Texto de origem:
====
Ainda na nota da SBIm, é possível compreender a importância das vacinações em massa para o bem-estar coletivo: A vacinação está entre os instrumentos de maior impacto positivo em saúde pública em todo o mundo, contribuindo de forma inquestionável para a redução de mortalidade e o aumento da qualidade e da expectativa de vida. Graças à vacinação foi possível erradicar a varíola e praticamente erradicar a poliomielite, presente, hoje, em apenas dois países; O Programa Nacional de Imunizações (PNI) brasileiro é considerado um dos mais bem?sucedidos do mundo. Além da varíola e da pólio, foram eliminadas do território nacional a rubéola, a síndrome da rubéola congênita, o tétano materno e o tétano neonatal. Estas e outras tantas conquistas estão atreladas à adesão do brasileiro à vacinação e ao reconhecimento por estes da importância das vacinas na prevenção de graves danos à saúde.
Além da frase contradizer lei assinada pelo presidente para o combate ao vírus, especialistas de diversas áreas afirmaram que a declaração pode trazer graves prejuízos ao combate à pandemia e outras doenças, assim como instigar parte da população a se opor às campanhas de vacinação.
Nos últimos anos, foram registradas algumas ocorrências de descumprimento da vacinação nos casos em que ela é obrigatória: uma decisão liminar da Justiça determinou que um casal de Gaurama, no Norte do Rio Grande do Sul, fosse obrigado a vacinar o filho recém-nascido. O pedido foi do Ministério Público da cidade, que alegou que a não-vacinação é descumprimento de obrigações legais dos pais em relação ao filho.
Em outro caso, a Justiça mineira obrigou um um casal de Poços de Caldas (MG) a vacinar os dois filhos menores, colocando em dia a carteira de imunização e aplicando as próximas doses previstas no Calendário Nacional de Vacinação do Ministério da Saúde. O casal havia alegado questões religiosas e também de saúde para a recusa.
Em relação à covid-19, a 8ª Vara da Fazenda Pública do Distrito Federal determinou que o marido de uma paciente com o novo coronavírus confirmado fosse obrigado a fazer de imediato o exame de sorologia. O pedido havia sido formulado após ele se recusar a fazer o teste.
====
Registros fornecidos:
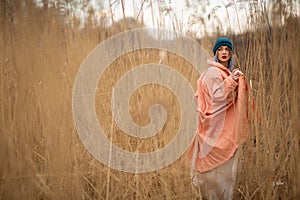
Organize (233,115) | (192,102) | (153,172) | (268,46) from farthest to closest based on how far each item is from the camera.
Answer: (192,102), (233,115), (153,172), (268,46)

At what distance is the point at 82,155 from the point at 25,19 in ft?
2.26

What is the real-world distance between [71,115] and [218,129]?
0.78 metres

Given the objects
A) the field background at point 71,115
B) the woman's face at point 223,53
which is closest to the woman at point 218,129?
the woman's face at point 223,53

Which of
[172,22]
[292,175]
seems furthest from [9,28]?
[292,175]

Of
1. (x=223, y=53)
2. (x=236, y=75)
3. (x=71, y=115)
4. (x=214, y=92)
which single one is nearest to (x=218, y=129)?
(x=214, y=92)

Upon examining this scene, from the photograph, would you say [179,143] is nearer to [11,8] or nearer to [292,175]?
[292,175]

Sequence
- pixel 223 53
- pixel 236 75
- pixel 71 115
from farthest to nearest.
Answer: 1. pixel 223 53
2. pixel 236 75
3. pixel 71 115

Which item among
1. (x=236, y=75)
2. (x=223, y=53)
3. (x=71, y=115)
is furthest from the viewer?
(x=223, y=53)

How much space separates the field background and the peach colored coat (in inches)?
5.2

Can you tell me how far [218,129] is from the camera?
189cm

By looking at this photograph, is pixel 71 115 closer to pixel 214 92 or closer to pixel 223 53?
pixel 214 92

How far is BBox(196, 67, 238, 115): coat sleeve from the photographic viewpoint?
182 cm

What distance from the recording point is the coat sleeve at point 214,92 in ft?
5.98

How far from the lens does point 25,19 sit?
4.92 feet
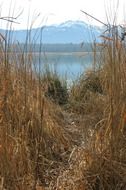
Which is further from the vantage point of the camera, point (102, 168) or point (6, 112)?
point (6, 112)

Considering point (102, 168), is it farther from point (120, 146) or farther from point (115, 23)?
point (115, 23)

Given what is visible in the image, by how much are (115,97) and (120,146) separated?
29 centimetres

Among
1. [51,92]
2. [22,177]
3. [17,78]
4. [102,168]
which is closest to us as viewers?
[22,177]

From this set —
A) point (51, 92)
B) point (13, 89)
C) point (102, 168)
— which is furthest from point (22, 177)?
point (51, 92)

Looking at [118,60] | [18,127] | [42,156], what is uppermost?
[118,60]

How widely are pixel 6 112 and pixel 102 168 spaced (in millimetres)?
621

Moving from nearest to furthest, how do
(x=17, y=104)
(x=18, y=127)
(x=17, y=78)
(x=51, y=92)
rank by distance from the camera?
(x=18, y=127)
(x=17, y=104)
(x=17, y=78)
(x=51, y=92)

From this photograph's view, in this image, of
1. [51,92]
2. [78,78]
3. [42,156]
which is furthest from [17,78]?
[78,78]

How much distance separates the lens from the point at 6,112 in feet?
10.4

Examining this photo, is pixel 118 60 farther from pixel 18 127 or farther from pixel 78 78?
pixel 78 78

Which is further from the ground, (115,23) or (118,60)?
(115,23)

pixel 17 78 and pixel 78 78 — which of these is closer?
pixel 17 78

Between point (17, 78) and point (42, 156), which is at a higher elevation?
point (17, 78)

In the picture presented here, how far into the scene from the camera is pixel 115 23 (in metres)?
3.34
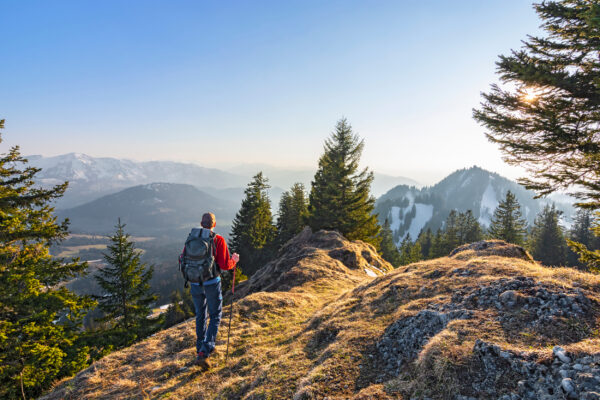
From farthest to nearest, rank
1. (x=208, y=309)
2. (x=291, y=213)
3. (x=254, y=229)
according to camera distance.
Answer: (x=291, y=213)
(x=254, y=229)
(x=208, y=309)

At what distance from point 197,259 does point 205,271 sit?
389mm

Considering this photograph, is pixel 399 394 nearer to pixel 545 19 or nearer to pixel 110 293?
pixel 545 19

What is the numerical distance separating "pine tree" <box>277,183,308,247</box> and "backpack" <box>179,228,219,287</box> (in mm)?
32078

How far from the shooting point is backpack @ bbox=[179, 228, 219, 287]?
6.60m

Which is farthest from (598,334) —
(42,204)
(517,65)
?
(42,204)

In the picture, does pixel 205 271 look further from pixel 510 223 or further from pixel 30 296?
pixel 510 223

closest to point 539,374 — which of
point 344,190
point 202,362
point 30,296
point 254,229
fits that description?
point 202,362

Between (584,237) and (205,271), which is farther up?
(205,271)

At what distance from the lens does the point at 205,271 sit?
21.9ft

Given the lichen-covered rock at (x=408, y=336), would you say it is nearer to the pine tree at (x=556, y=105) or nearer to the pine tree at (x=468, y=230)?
the pine tree at (x=556, y=105)

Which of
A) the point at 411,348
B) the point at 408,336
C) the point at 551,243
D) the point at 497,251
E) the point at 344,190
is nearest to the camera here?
the point at 411,348

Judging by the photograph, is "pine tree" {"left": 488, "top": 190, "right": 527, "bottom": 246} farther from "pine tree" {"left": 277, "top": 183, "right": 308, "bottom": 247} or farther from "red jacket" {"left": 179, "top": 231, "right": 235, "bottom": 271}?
"red jacket" {"left": 179, "top": 231, "right": 235, "bottom": 271}


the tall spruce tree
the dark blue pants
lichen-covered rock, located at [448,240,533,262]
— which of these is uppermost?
the tall spruce tree

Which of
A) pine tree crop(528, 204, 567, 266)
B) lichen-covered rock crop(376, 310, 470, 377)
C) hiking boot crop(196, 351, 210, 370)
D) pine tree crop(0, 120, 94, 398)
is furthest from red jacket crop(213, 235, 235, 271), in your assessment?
pine tree crop(528, 204, 567, 266)
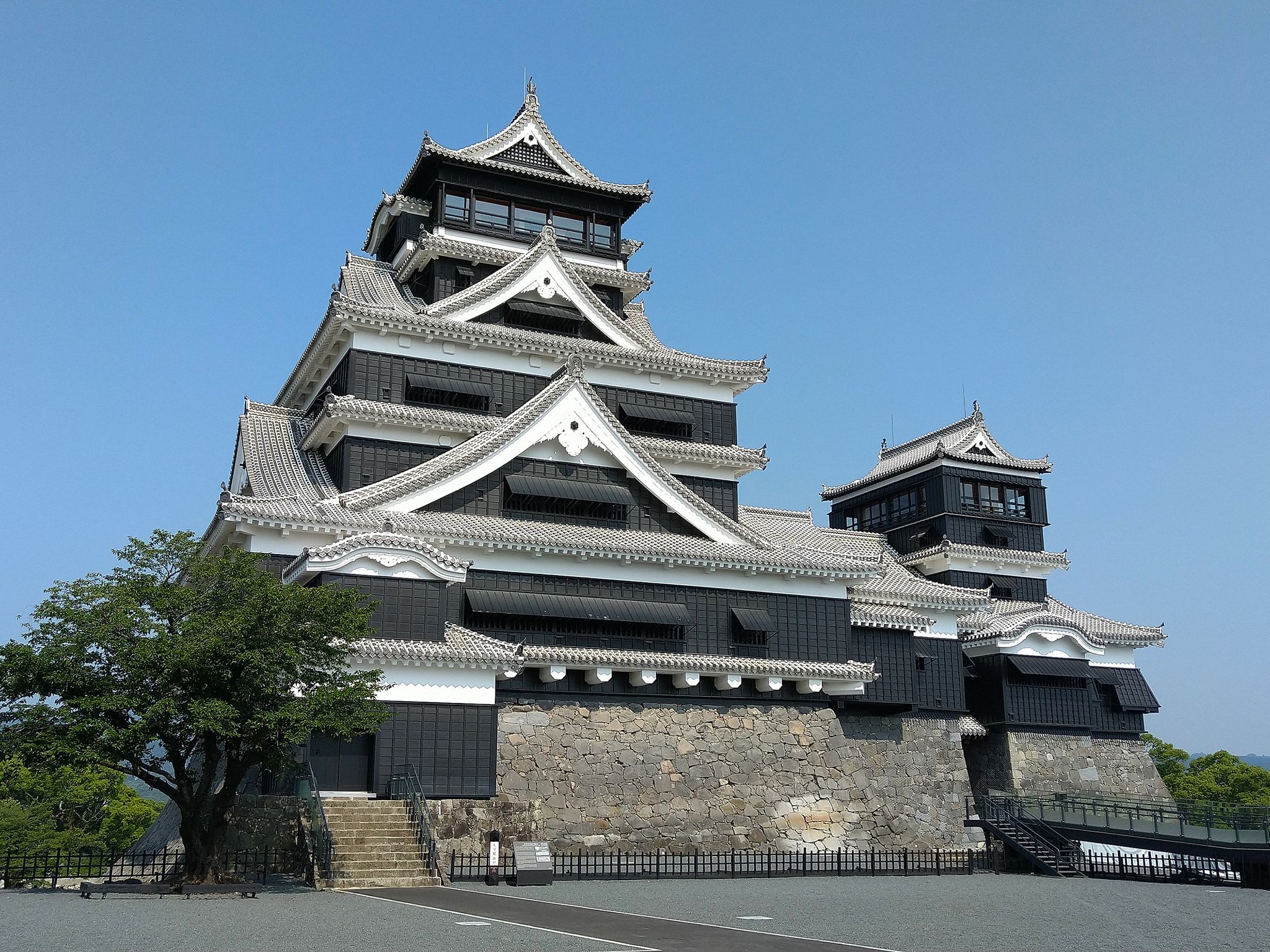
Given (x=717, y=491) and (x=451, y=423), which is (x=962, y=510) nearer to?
(x=717, y=491)

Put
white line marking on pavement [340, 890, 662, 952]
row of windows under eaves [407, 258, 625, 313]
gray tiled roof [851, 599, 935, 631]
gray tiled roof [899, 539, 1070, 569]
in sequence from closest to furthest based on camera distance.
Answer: white line marking on pavement [340, 890, 662, 952] < gray tiled roof [851, 599, 935, 631] < row of windows under eaves [407, 258, 625, 313] < gray tiled roof [899, 539, 1070, 569]

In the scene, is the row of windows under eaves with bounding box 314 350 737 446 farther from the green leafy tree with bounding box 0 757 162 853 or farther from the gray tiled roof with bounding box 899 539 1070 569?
the green leafy tree with bounding box 0 757 162 853

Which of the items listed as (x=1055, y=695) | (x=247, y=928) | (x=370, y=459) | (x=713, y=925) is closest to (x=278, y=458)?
(x=370, y=459)

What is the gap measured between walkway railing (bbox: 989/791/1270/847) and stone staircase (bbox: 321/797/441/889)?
20277mm

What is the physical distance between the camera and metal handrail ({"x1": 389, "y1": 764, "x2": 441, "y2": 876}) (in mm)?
21781

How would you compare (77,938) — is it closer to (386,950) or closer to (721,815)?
(386,950)

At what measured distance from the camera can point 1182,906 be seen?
20.7m

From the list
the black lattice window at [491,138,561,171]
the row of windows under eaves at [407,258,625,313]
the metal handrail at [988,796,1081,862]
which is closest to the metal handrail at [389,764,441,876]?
the row of windows under eaves at [407,258,625,313]

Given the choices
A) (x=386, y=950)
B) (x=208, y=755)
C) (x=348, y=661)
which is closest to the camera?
(x=386, y=950)

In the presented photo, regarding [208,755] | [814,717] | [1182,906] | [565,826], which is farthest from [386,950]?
[814,717]

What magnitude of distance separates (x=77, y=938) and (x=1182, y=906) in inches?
729

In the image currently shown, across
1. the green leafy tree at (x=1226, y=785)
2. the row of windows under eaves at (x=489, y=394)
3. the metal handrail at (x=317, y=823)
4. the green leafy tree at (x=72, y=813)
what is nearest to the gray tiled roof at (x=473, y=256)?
the row of windows under eaves at (x=489, y=394)

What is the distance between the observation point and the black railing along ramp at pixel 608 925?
1365 centimetres

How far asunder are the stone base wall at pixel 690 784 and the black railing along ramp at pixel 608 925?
5.05 metres
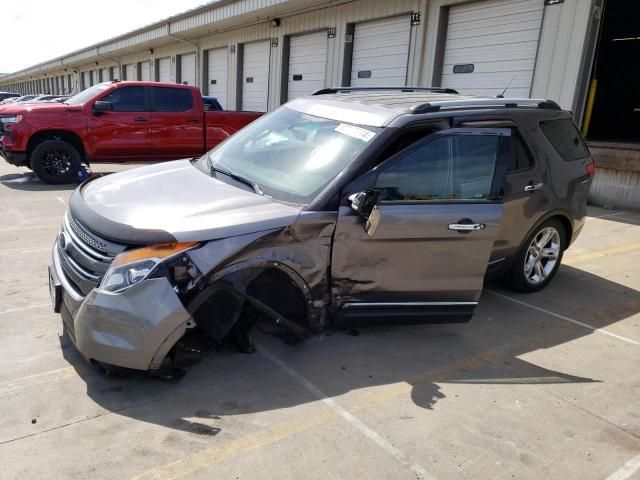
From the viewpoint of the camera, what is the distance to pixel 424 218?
3.33m

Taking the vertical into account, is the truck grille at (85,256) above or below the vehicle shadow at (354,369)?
above

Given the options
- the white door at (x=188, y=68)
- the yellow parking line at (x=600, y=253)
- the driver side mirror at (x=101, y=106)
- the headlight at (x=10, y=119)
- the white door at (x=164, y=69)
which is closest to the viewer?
the yellow parking line at (x=600, y=253)

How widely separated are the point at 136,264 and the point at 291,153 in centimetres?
149

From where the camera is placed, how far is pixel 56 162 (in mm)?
9477

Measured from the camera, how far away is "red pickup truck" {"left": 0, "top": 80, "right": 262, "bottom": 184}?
9172 mm

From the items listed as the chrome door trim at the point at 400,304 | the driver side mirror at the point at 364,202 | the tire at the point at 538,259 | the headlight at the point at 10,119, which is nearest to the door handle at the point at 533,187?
the tire at the point at 538,259

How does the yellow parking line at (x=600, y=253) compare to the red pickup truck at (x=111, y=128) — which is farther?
the red pickup truck at (x=111, y=128)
====
Como fazer: Dê seguimento ao texto sobre a obrigatoriedade da vacinação a partir da última frase apresentada.

Resposta:
Dentre as 176 vacinas que estão em desenvolvimento no mundo, há pelo menos cinco em fases avançadas de testes, como a CoronaVac e a vacina de Oxford, que deverá ter 30 milhões de doses produzidas no Brasil pela Fundação Oswaldo Cruz, com previsão de início de produção a partir de dezembro deste ano ou início de 2021.
Já o Centro de Controle e Prevenção de Doenças dos Estados Unidos (CDC, em inglês) enviou um plano inicial de vacinação contra a Covid-19 para os 50 estados americanos prevendo o início da campanha de imunização em novembro, com uma aplicação mais massiva em 2021.
A terceira fase do Projeto Comprova investiga conteúdos relacionados às políticas públicas e à pandemia do novo coronavírus. Conteúdos que trazem desinformação sobre a covid-19 são perigosos porque podem custar ainda mais vidas até o dia 2 de setembro, mais de 123 mil pessoas já morreram por causa da doença.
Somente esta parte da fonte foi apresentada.